Serial killer John George Haigh
Books about crime - novels and non-fiction - have always been extremely popular, and the most popular of all are those about murder, be they of the whodunnit variety or thoroughly researched biographies. As far as thorough research goes, they don’t come any more thoroughly researched than those of Jonathan Oates, who is not only a trained history but an archivist. His considerable output includes books about the local history of London, with which there is some overlap, as for example his Foul Deeds series, but he has also written books about genealogy, eg Tracing Your Ancestors From 1066-1837, ie from the Battle of Hastings to the beginning of civil registration.
For serious scholars he has written books about the Jacobite Rebellion, but his popular crime books are written on two levels; they are easy to read but also contain masses of documentation for those who share his attention to detail.
In recent years he has produced two books about notorious serial killers who were active in London during and after the Second World War: John Christie and John George Haigh. Both men were hanged, but apart from their depravity, they had little in common; Christie murdered out of some perverted desire; Haigh was in it purely for the money.
Recently Dr Oates appeared on BBC Radio where he discussed Haigh. Known as the acid bath murderer, Haigh was born at Stamford, Lincolnshire, and moved to the capital to escape his past. He had expensive tastes, including gambling, and hit upon a novel way to subsidise his flamboyant lifestyle, he murdered people and stole their assets, including their property. Haigh was an adept forger, and a charmer with the ladies, although according to Dr Oates he had little interest in sex. His last victim was a wealthy widow, and she was his undoing.
Unlike apparently all his previous victims, when Mrs Olive Durand-Deacon disappeared, someone was concerned about her whereabouts. Her friend Constance Lane reported her missing, and the trail soon led to a workshop in Crawley where after luring her there Haigh had shot the old lady in the back of the neck, robbed her corpse, and then dissolved her in acid. Fortunately, a thorough examination of the premises by pathologist Keith Simpson turned up enough evidence to convict him.
In an attempt to work his ticket to Broadmoor, Haigh confessed to other murders, including one that almost certainly never happened. He claimed too to be a vampire, but the jury were not impressed although they were surely revolted. He was hanged at Wandsworth Prison in August 1949.
John Reginald Halliday Christie
If Haigh’s crimes were depraved, at least they had a rational motive; the same cannot be said for sexual sadist Christie’s. John Reginald Halliday Christie was born at Halifax, married young, and embarked on a life of petty crime. He served in the trenches during the First World War, and during the Second World War served as a reserve policeman in spite of his criminal record. While he was living apart from his wife he murdered two young women at his home, 10 Rillington Place. Their bodies were buried in the back garden, remaining there until the house of horror was uncovered in March 1953. After murdering his wife, Christie lured three women back to Rillington Place and disposed of them all. Then after forging her signature and stealing her savings, he sub-let his flat, and walked around London until his money ran out waiting for the inevitable.

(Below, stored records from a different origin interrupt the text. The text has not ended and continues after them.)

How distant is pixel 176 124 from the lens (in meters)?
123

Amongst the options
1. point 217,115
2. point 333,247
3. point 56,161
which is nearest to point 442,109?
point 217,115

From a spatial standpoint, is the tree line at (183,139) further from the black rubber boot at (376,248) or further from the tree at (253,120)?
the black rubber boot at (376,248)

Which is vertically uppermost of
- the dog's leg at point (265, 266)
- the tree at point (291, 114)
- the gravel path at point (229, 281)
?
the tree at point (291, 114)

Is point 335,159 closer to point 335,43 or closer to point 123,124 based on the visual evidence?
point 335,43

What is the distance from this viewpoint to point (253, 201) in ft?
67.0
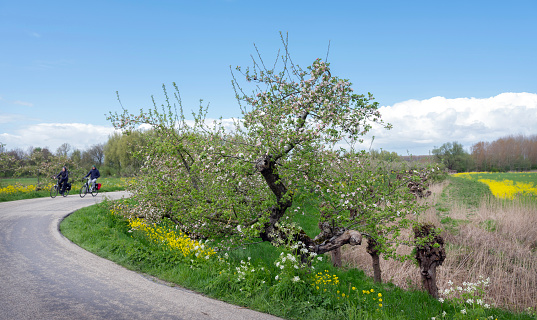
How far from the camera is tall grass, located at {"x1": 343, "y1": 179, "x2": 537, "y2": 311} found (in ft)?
29.0

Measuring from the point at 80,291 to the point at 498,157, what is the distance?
7058 centimetres

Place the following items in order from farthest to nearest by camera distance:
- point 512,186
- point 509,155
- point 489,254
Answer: point 509,155 < point 512,186 < point 489,254

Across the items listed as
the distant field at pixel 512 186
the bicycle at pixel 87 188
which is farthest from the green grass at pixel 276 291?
the bicycle at pixel 87 188

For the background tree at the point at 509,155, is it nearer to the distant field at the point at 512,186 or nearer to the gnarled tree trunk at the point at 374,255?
the distant field at the point at 512,186

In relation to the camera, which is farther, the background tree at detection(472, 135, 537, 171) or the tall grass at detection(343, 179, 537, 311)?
the background tree at detection(472, 135, 537, 171)

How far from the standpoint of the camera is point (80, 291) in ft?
21.1

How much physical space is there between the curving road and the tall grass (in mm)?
5531

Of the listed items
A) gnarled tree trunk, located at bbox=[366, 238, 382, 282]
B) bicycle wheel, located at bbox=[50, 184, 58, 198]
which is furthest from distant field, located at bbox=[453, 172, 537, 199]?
bicycle wheel, located at bbox=[50, 184, 58, 198]

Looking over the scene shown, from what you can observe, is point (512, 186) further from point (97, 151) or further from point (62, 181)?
point (97, 151)

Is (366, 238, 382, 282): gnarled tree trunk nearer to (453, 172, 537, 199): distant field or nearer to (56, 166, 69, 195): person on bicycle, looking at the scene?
(453, 172, 537, 199): distant field

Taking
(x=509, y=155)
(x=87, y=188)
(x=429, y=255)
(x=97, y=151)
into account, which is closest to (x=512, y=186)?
(x=429, y=255)

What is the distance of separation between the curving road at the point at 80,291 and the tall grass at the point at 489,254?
5.53m

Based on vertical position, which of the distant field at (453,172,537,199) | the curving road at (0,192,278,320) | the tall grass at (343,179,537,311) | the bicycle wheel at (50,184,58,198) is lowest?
the tall grass at (343,179,537,311)

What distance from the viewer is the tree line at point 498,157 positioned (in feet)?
180
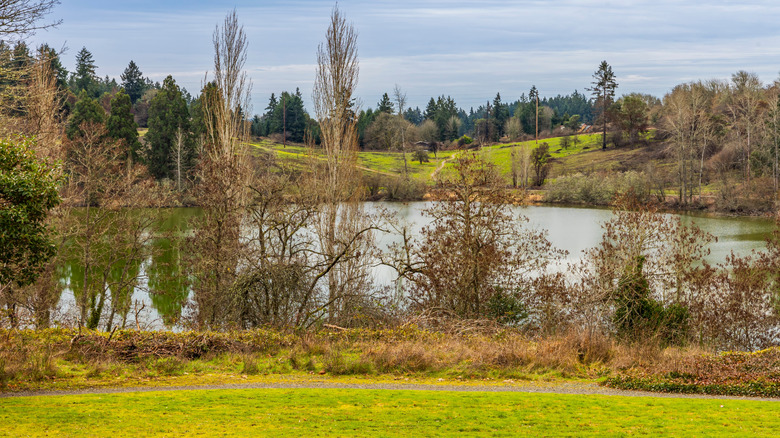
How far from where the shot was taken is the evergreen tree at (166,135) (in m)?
58.7

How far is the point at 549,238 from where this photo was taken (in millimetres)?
34469

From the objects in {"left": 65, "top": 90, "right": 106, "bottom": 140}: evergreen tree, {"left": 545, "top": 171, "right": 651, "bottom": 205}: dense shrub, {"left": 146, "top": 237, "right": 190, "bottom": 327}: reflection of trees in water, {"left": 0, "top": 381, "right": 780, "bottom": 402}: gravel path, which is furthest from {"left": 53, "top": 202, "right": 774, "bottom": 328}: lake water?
{"left": 65, "top": 90, "right": 106, "bottom": 140}: evergreen tree

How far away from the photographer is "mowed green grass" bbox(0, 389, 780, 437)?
848cm

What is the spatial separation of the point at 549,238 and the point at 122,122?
1560 inches

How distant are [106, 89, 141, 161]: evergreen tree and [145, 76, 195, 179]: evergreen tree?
3.92 meters

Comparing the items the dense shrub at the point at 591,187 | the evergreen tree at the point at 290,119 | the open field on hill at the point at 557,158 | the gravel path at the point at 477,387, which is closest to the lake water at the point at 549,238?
the gravel path at the point at 477,387

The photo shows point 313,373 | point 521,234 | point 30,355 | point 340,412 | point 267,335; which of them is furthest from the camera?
point 521,234

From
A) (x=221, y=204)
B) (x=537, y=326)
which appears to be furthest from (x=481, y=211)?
(x=221, y=204)

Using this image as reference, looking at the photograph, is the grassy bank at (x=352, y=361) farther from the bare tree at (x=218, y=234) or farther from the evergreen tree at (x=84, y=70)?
the evergreen tree at (x=84, y=70)

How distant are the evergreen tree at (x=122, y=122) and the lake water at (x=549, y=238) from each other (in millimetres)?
8261

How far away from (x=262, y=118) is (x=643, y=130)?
6460 centimetres

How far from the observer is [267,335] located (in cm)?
1456

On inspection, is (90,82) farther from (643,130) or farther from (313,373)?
(313,373)

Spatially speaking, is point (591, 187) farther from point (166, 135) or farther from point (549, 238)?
point (166, 135)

This would have been a big story anyway but it was even bigger on account of the Evans case. Timothy Evans and his young wife had lived in the upstairs flat of the same house. In March 1950, Evans was hanged for the murder of his baby daughter; he had also been charged with murdering his wife, and had confessed to both murders after giving the police a cock and ball story. At his trial, Christie had been the chief prosecution witness, and by this time Evans had blamed him, but had not been believed.
The controversy surrounding the conviction of Evans was used shamelessly by the Labour MP Sydney Silverman and his gang to campaign against capital punishment, and it is widely believed today that Evans was totally innocent. Dr Oates disagrees, and is far from the first person to conclude there was no miscarriage of justice here. The journalist Ludovic Kennedy was a Silverman fellow traveller, and according to Dr Oates, he more than any other individual has been responsible for polluting this subject after the solicitor Michael Eddowes started the ball rolling with the first book on the case. It was their lobbying that led to the second official inquiry a decade and a half later.
After the necessary preliminaries, the Brabin Inquiry into the Evans case opened November 22, 1965 and sat for 32 days finishing January 21, 1966, generating a considerable amount of paper including transcripts of the full proceedings. You would not want to wade through that, even if you lived within easy travelling distance of Kew, but if like Dr Oates you have murder on the brain, you might want to read John Christie Of Rillington Place: Biography Of A Serial Killer which does all the work for you far more precisely and accurately than any previous book on the case of the two men whose names will be locked together for all eternity, Evans & Christie.